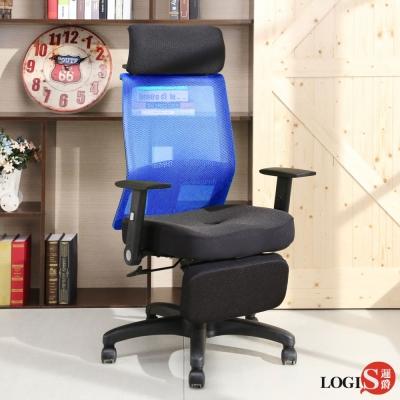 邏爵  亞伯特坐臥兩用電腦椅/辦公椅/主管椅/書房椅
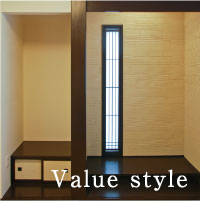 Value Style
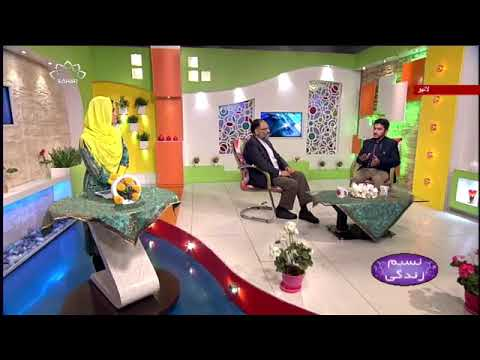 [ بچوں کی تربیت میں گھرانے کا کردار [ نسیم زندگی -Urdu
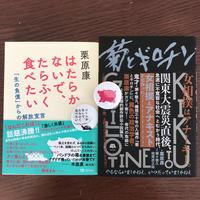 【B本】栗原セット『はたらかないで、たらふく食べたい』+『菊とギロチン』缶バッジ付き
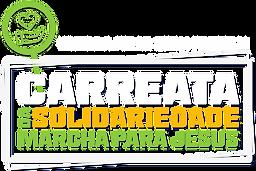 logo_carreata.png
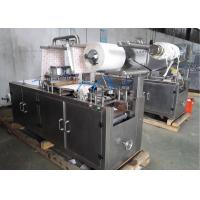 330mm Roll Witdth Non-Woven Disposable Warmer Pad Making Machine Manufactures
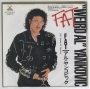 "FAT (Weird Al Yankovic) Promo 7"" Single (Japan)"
--
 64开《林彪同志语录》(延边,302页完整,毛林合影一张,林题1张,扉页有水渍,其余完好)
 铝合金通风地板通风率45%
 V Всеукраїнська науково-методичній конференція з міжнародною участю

** WORK TO BE COMPLETED **
Find where the line with "330mm Roll Witdth" sits in the material above and where the line with "(Weird Al Yankovic)" sits. Set down exactly the lines from the first to the second, both included and nothing else, without pictures.

** ANSWER BOX **
 330mm Roll Witdth Non-Woven Disposable Warmer Pad Making Machine Manufactures
 "FAT (Weird Al Yankovic) Promo 7"" Single (Japan)"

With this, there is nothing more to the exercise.